NAT. FRUIT PRODUCT v. Baltimore & OR Co.

329 S.E.2d 125, 174 W. Va. 759, 1985 W. Va. LEXIS 546
CourtWest Virginia Supreme Court
DecidedApril 18, 1985
Docket16077
StatusPublished
Cited by9 cases

This text of 329 S.E.2d 125 (NAT. FRUIT PRODUCT v. Baltimore & OR Co.) is published on Counsel Stack Legal Research, covering West Virginia Supreme Court primary law. Counsel Stack provides free access to over 12 million legal documents including statutes, case law, regulations, and constitutions.

Bluebook
NAT. FRUIT PRODUCT v. Baltimore & OR Co., 329 S.E.2d 125, 174 W. Va. 759, 1985 W. Va. LEXIS 546 (W. Va. 1985).

Opinion

MILLER, Justice:

The issue presented is whether an employer has a cause of action against a third party to recover benefits paid pursuant to the West Virginia Workers’ Compensation Act to one of its employees who was injured on the job by the negligence of the third party. The Circuit Court of Berkeley County held that such an action cannot be maintained. It granted the motion for summary judgment filed by the defendants, the Baltimore & Ohio Railroad Company and the Consolidated Rail Corporation. The employer, National Fruit Product Company (National Fruit), contends that the circuit court erred, but we disagree and affirm the decision of the circuit court.

National Fruit alleged in its complaint that on December 8, 1978, two of its employees were seriously injured when the bulkhead door of a boxcar owned and operated by the defendants fell on them as they were preparing to load the boxcar. As a result of the defendants’ negligence, National Fruit alleges that it will be required to make increased payments into the Workers’ Compensation Fund to cover the benefits that will be received by the injured employees. National Fruit argues that it is entitled - to recover this increase in payments from the defendants under either a theory of implied indemnity or loss of employees’ services. 1

I.

The general rule that we have applied in summary judgment cases is stated in Syllabus Point 3 of Aetna Casualty & Surety Co. v. Federal Ins. Co., 148 W.Va. 160, 133 S.E.2d 770 (1963):

“A motion for summary judgment should be granted only when it is clear that there is no genuine issue of fact to be tried and inquiry concerning the facts is not desirable to clarify the application of the law.”

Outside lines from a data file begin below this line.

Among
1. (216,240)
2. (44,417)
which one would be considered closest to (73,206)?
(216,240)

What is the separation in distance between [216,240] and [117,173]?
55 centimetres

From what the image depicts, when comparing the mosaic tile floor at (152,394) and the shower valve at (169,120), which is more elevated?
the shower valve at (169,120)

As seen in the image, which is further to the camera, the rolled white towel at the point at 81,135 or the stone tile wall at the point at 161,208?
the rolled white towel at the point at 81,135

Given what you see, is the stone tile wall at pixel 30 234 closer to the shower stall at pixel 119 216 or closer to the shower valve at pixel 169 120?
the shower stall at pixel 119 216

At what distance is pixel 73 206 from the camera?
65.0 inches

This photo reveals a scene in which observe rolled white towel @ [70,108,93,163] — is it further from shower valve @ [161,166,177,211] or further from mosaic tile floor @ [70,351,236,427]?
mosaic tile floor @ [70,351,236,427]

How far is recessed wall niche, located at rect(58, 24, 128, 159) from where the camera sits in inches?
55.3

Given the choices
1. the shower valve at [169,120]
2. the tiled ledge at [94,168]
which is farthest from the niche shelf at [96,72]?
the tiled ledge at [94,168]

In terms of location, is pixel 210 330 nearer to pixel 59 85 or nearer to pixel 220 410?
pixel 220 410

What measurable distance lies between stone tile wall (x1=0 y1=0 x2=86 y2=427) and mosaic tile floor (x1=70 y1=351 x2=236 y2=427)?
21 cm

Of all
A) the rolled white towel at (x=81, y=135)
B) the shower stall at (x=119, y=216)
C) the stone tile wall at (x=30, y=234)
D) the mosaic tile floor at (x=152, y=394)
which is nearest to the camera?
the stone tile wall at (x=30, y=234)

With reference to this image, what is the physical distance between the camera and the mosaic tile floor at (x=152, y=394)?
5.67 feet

See also Syllabus, Beverly Manor Assocs. v. West, 172 W.Va. 567, 309 S.E.2d 66 *761 (1983); Syllabus Point 1, Perlick & Co. v. Lakeview Creditor’s Trustee Comm., W.Va., 298 S.E.2d 228 (1982); Syllabus, Chambers v. Sovereign Coal Corp., 170 W.Va. 537, 295 S.E.2d 28 (1982); Syllabus Point 1, Karnell v. Nutting, 166 W.Va. 269, 273 S.E.2d 93 (1980).

In examining an appeal from a summary judgment, we will view the facts in the light most favorable to the party against whom judgment was rendered, which in this case was National Fruit. Beverly Manor Assocs. v. West, supra; Board of Education v. Van Buren & Firestone Architects, Inc., 165 W.Va. 140, 267 S.E.2d 440, 442 (1980). Although we have recognized the harshness of summary judgment, we hold that in this case it was appropriate because the issue presented is controlled by the applicable law and is not contingent upon any controversy in the facts.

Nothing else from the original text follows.